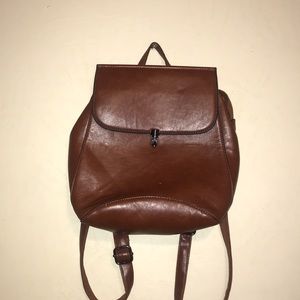 Leather backpack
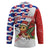 Cuba Christmas Hockey Jersey with Santa Hummingbird Cuban Flag Feliz Navidad and Snowflake - Wonder Print Shop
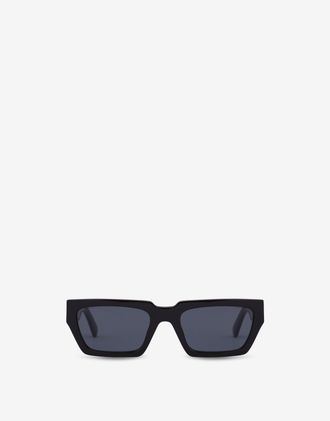 Moschino Rubber Logo sunglasses - Black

+--

* **Problem to work on**
Faithful copy, images left out: write out every line of data.

* **Output of the task**
 Leather backpack
 Cuba Christmas Hockey Jersey with Santa Hummingbird Cuban Flag Feliz Navidad and Snowflake - Wonder Print Shop
 Moschino Rubber Logo sunglasses - Black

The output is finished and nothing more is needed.